§ Data for processing
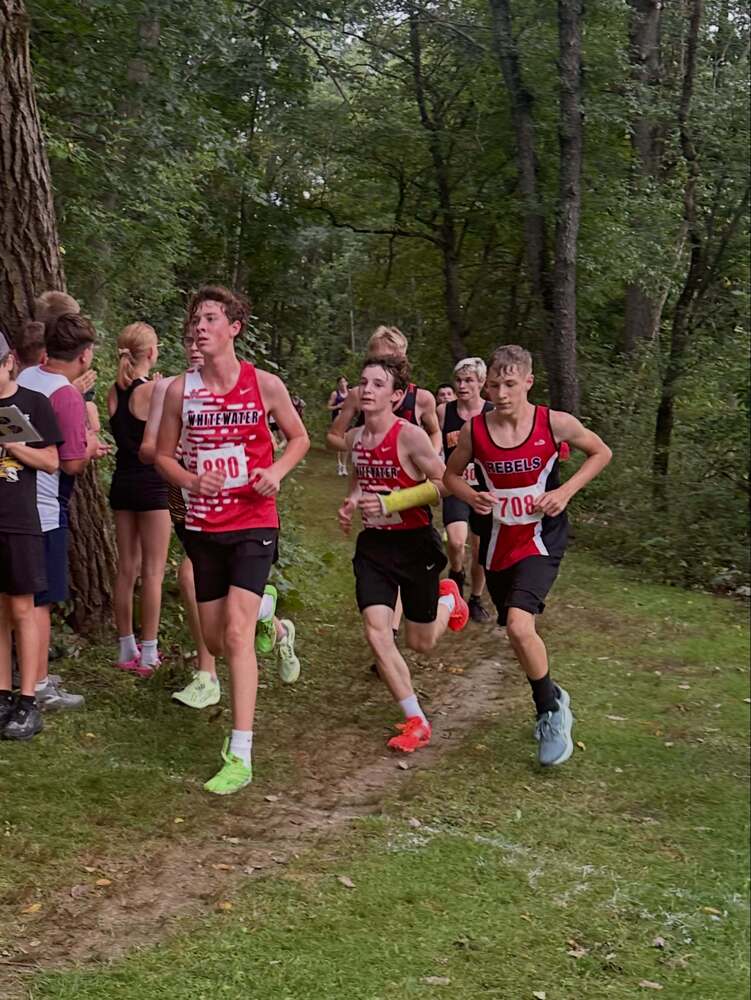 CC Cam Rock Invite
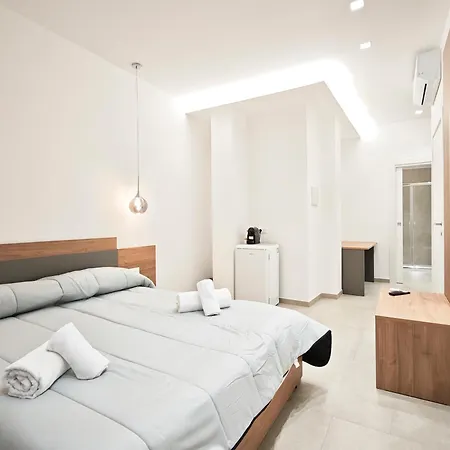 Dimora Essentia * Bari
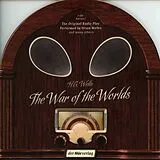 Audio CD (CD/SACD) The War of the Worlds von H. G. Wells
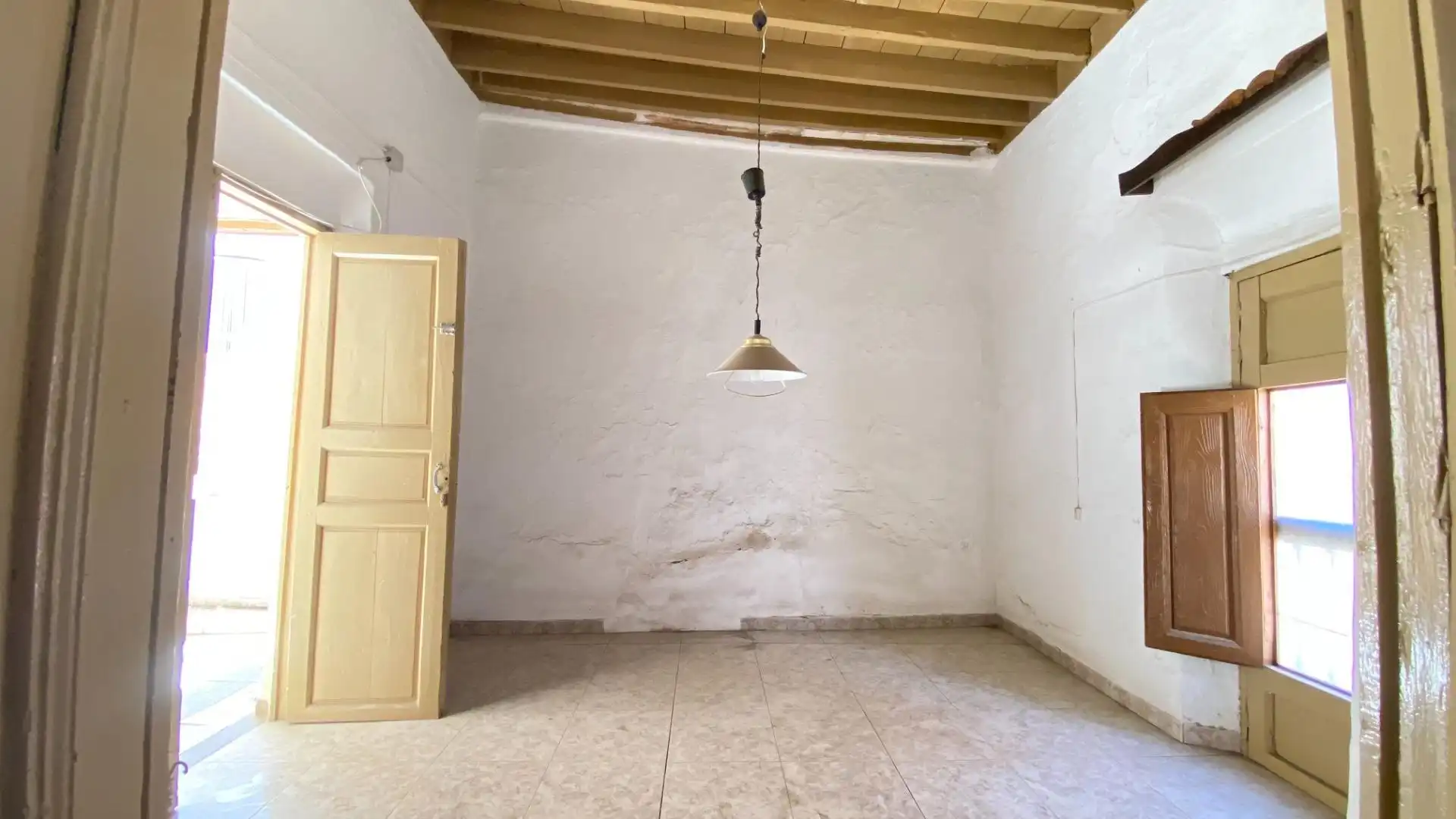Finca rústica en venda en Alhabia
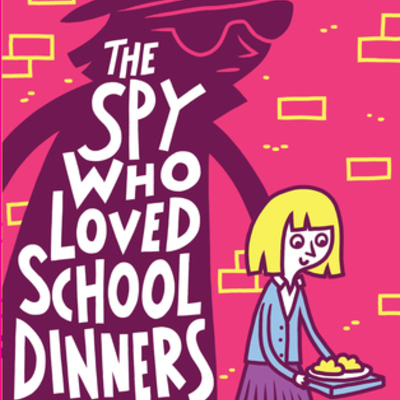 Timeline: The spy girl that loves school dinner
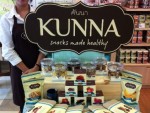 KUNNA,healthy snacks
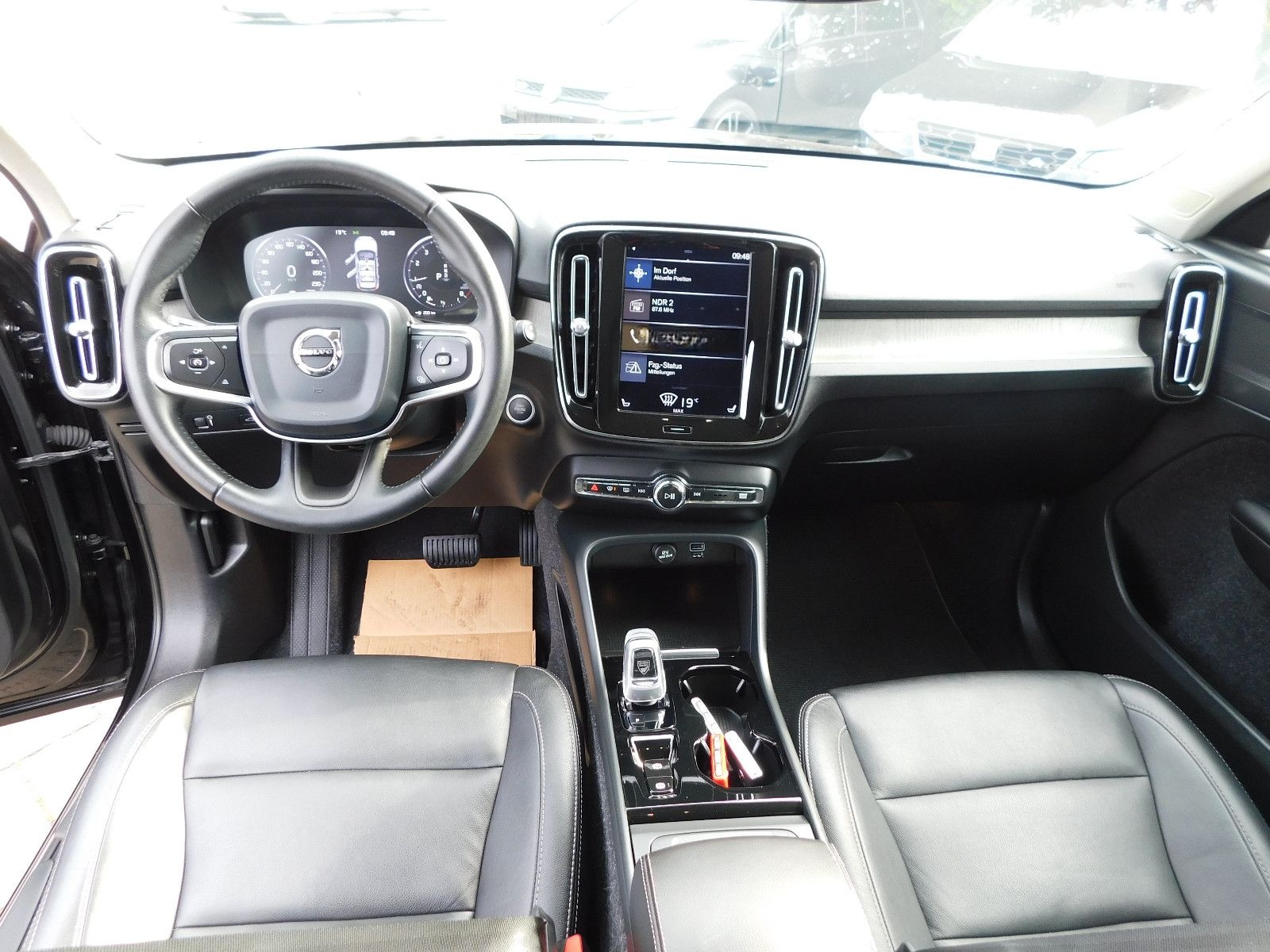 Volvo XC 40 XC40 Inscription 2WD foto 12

§ Task goal
Reproduce the caption text of all seven items above character for character, leaving out the pictures.

§ Finished task
 CC Cam Rock Invite
 Dimora Essentia * Bari
 Audio CD (CD/SACD) The War of the Worlds von H. G. Wells
Finca rústica en venda en Alhabia
 Timeline: The spy girl that loves school dinner
 KUNNA,healthy snacks
 Volvo XC 40 XC40 Inscription 2WD foto 12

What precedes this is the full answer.